Synthetic fertiliser alone means I'm not sure I care about 'biocapacity'. See https://ourworldindata.org/grapher/world-population-with-and...
Fertilizers we can make without fossil fuels -- the Haber process could likely use hydrogen sourced via electrolysis. I don't know about limits on phosphate or potassium (the "PK" in "NPK").
Equipment and farming practices are improving in terms of energy and material efficiency, and I suspect we'll get to the point where we can run everything off of electricity in the next decade, but we still need to generate a lot of that -- which means nuclear, because I don't see renewables getting there any time soon.
Edited to add: you probably have an intuitive idea of what “overshooting” our “environmental footprint” means, but I guarantee that your intuition does not tally with the details of how this number is derived. The huge number involved principally relies on the area of forest required to offset human carbon emissions, which is a bizarre choice of land use.
File this one away with the “happiest/sadness/most flatulent” day of the year formulas. It’s a bunch of numbers multiplied together designed to generate headlines, not a serious instrument we can use to guide policy decisions.
https://journals.plos.org/plosbiology/article?id=10.1371/jou...
To someone non-sciency in mindset (which is a great deal of the population), they see this graph, and yet they don't see such hyperbolic, catastrophic, world-ending stuff happening in their day-to-day reality. It's even too cartoonishly hyperbolic to be justified by starvation in Africa.
This type of framing of this problem is alarmist, but it can then backfire due to seeming unrealistic and out of touch with reality, making science's reputation even worse.

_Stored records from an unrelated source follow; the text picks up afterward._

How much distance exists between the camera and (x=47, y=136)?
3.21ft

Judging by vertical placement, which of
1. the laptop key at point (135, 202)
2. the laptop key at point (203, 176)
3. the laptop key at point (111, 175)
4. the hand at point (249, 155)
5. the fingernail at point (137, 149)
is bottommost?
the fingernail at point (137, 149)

Anyone else agree? I'm not a professional scientist, just a small thought.
Perhaps a different approach is needed entirely? We don't need 'cool' alarming and sensationalist marketing that grab newspapers' attention more than anything.
It's not really solving the problem, is it?
That damage was done long ago. Read the "other side"[1] of the "climate debate". I am old enough to remember some of those headlines.
Even though I look at climate change as an existential threat to humanity, I also readily acknowledge that the people beating that drum have mostly done it to make themselves richer.
Nobody wants to pay a carbon tax when they think it's just driven by massive corporate interests, and going into the pocket of a bunch of corrupt politicians.
You might laugh, but I think the off-the-grid homesteaders are on the right track. There's a lot of focus on sustainable living in that community -- agriculture, home-building technologies, water, energy, food storage, the lot.
That provides fertile ground for small-scale innovation in those spaces.
We also need to stop packing people into massive cities. Low-rise buildings are, to my knowledge, much more sustainable, both to build and maintain. A larger number of smaller cities -- bikeable and totally mixed-use -- plus well-supported outlying rural areas, seems like a much better mix than the MegaCityOne approach we've been taking.
With improved battery technology, I could see those as being connected with semi-autonomous electric cars, busses and trains as appropriate.
Although I worry about how sustainable that is, but biofuels (likely alcohol) are also a carbon-neutral option.
I'm hoping that remote work helps drive this, and coupled with tariffs against countries that don't have strong environmental protections, will both open up opportunities for younger people, and help us get our act together from a sustainability perspective.